Blacks in Biomedical Research (Thanks HeLa!)



While on the plane, to San Diego, I came across a movie entitled, “The Immortal Life of Henrietta Lacks.” When we think about blacks in “biomedical research,” many of us immediately think about the “Tuskegee Experiment” but very few have heard the name Henrietta Lacks. Research was conducted at Johns Hopkins on Henrietta Lack’s cell line. She was a cancer patient who later died due to the unfortunate disease. It was the study of Henrietta’s cells at Johns Hopkins that pioneered much of biomedical research (regarding Cancer) that exists today.

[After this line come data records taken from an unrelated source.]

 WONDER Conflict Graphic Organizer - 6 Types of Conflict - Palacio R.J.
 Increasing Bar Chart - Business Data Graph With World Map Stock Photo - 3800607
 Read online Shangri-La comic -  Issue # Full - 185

The movie stars Oprah Winfrey and details the life of Henrietta. Henrietta’s cell line was referred to as “HeLa” for confidentiality. The research done on Henrietta’s cells was very controversial because this was done against Ms. Lacks’ knowledge. The movie goes on to suggest Johns Hopkins Hospital has a long history of “killing black people!” —(I don’t know anything about the validity of that accusation, but it is a very interesting and requires further research.) I have always been a fan of Johns Hopkins due to their strong influence in medicine and research, but this movie does cause me to lift a brow!

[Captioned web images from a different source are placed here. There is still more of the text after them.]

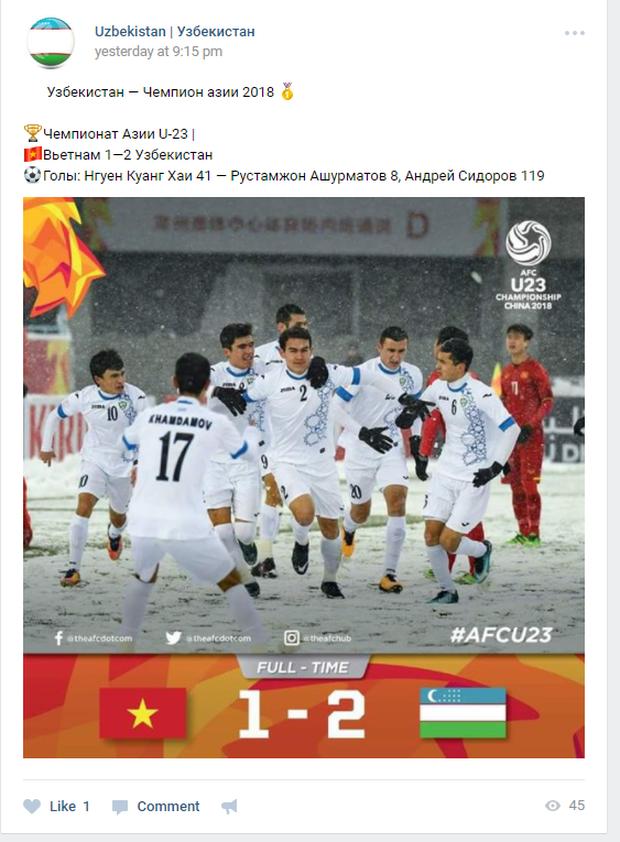 Dù Uzbekistan vô địch, cư dân mạng nước này vẫn ngơ ngác không biết trận đấu diễn ra ở đâu, đá với ai? - Ảnh 7.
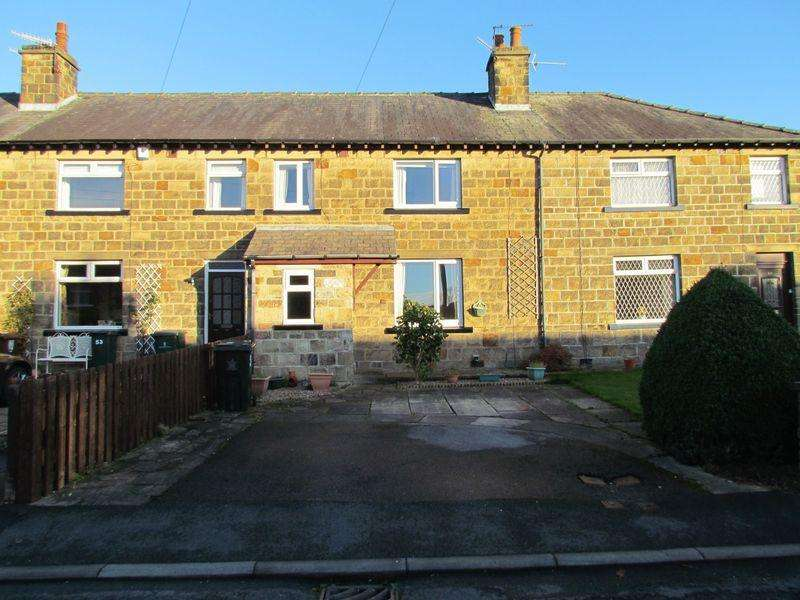 3 Bedrooms Terraced House for sale in The Drive, Bingley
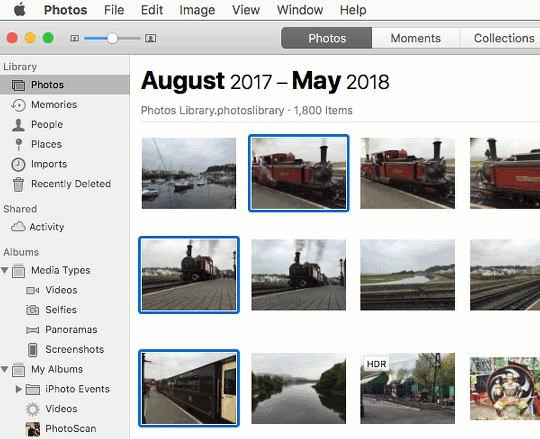 find photos using the photos app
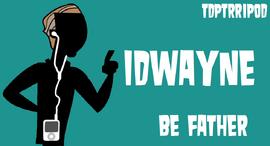 IDwayne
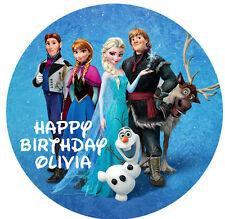 1 x Disney Frozen 19cm round personalised cake topper edible image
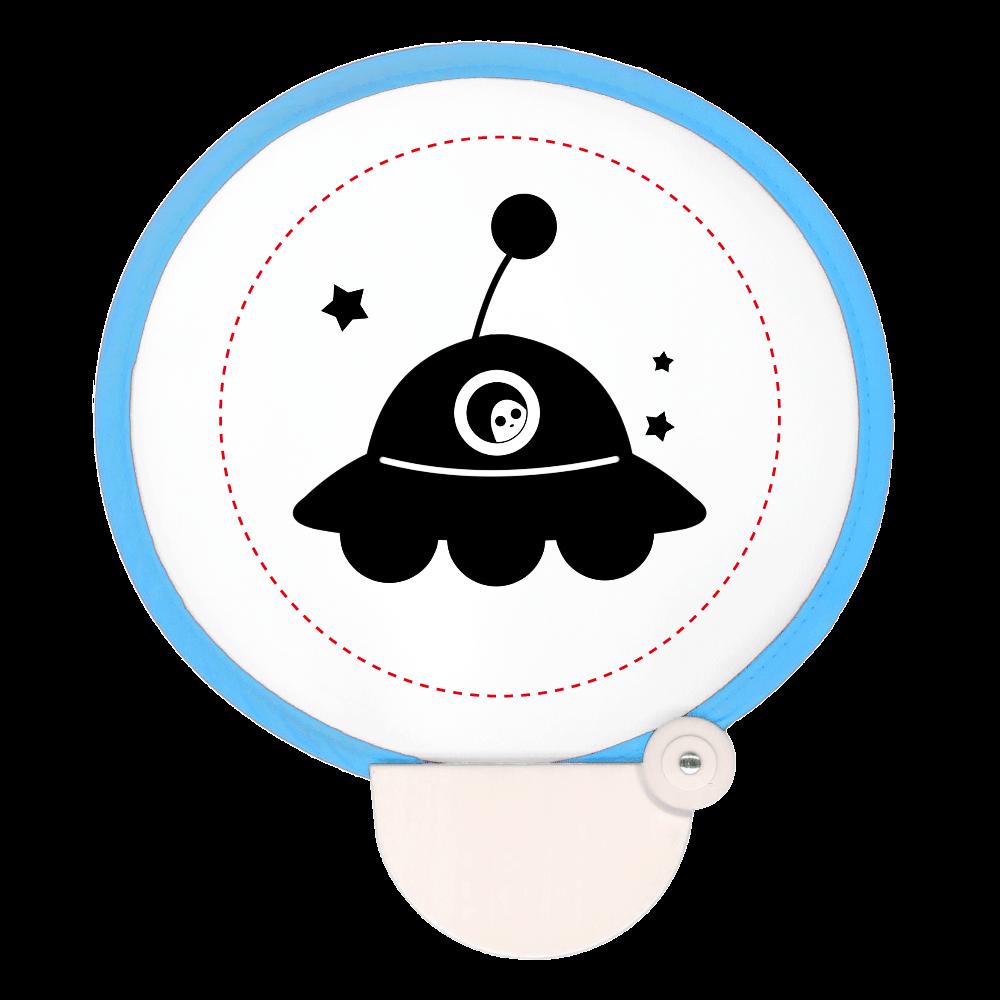 UFO フォールディングファン フォールディングファン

I was very intrigued and moved by this film. How is this possible? Another African American legend that I know absolutely nothing about. My boyfriend is a pharmaceutical researcher. He has visits to Johns Hopkins all the time. He had no awareness of this either. This led me to do my own research. I was pleased to discover that in 2010, Johns Hopkins Institute for Clinical and Translational Research established the annual Henrietta Lacks Lecture Series in her honor.

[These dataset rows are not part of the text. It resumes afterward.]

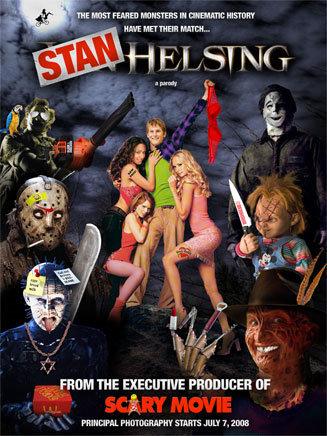 stanhelsing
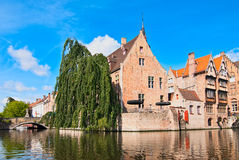 Bruges Royalty Free Stock Photography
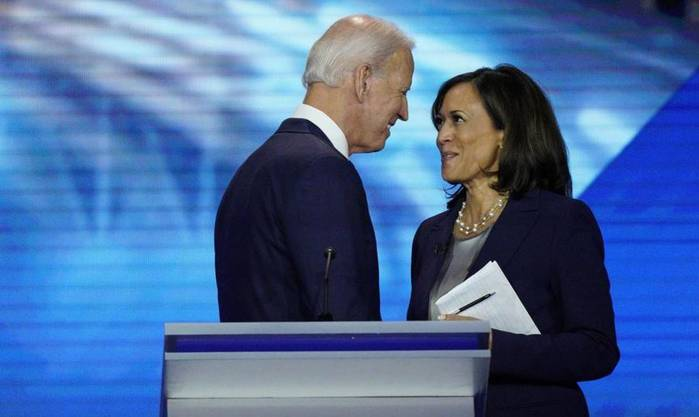 Mit Joe Biden geriet sich die Senatorin bei der ersten TV-Debatte der Demokraten im vergangenen Sommer in die Haare.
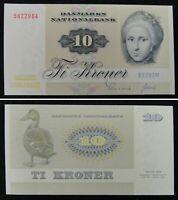 Denmark Banknote 10 Kroner 1972 UNC
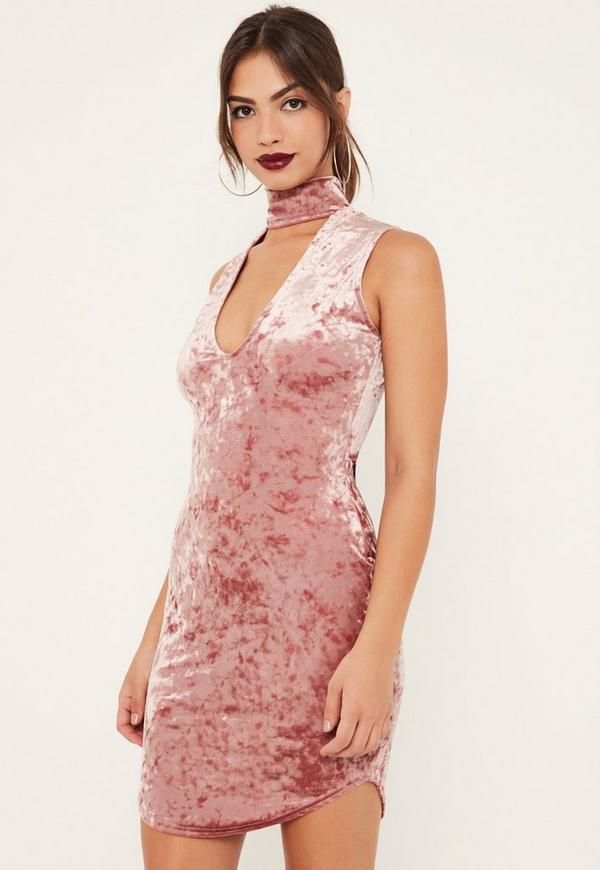 Pink Crushed Velvet Choker Detail Bodycon Dress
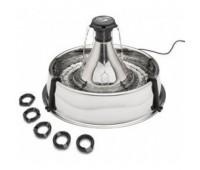Питьевой фонтан Drinkwell® 360 из нержавеющей стали, 3.8 л.
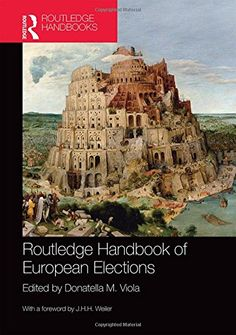 Download free corporate communication a guide to theory and routledge handbook of european elections routledge handbooks by donatella m viola http fandeluxe Image collections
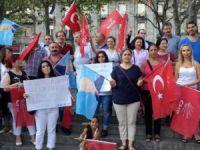 Köln'de CHP'liler Kılıçdaroğlu'na saldırıyı kınadı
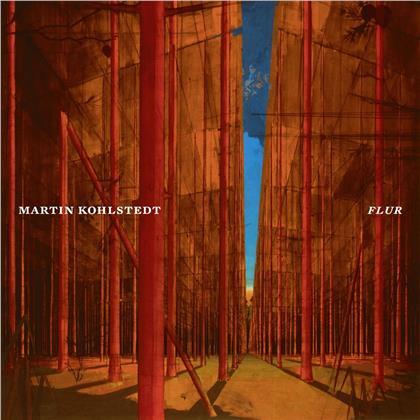 Martin Kohlstedt - Flur (LP)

I don’t know what all happened to Ms. Lacks when she was being treated at Johns Hopkins, but I am thankful to have been given a glimpse into her life through this film.


It seems more often I am discovering monumental African American figures in history whom I have previously had no knowledge.


This blog isn’t intended to be funny—like the majority of my blogs—but instead is intended to be informative. And in approaching the “Thanksgiving” holiday, This is also my way of saying, Thanks Ms. Lacks!!!!


Lesson I learned….


1.) Everyday my gratitude increases! Each day I discover another person or reason in which to be thankful!!!